#### [Short problem]
Copy the text of every item below word for word, leaving out the pictures.

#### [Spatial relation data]
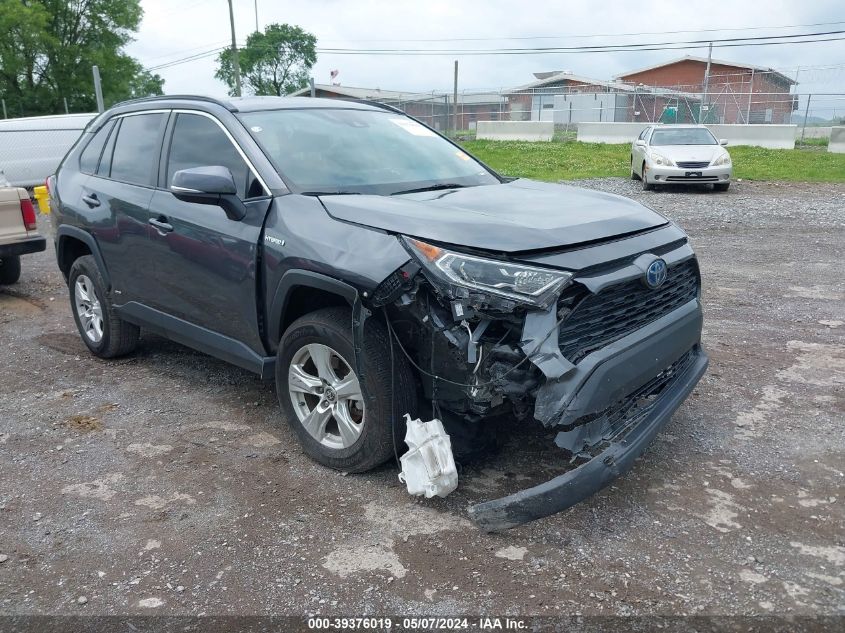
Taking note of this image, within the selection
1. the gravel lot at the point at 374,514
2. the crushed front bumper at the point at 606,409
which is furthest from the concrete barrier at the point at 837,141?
the crushed front bumper at the point at 606,409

#### [Written response]
Taking note of this image, within the selection
1. the gravel lot at the point at 374,514
2. the crushed front bumper at the point at 606,409
which is furthest from the concrete barrier at the point at 837,141?
the crushed front bumper at the point at 606,409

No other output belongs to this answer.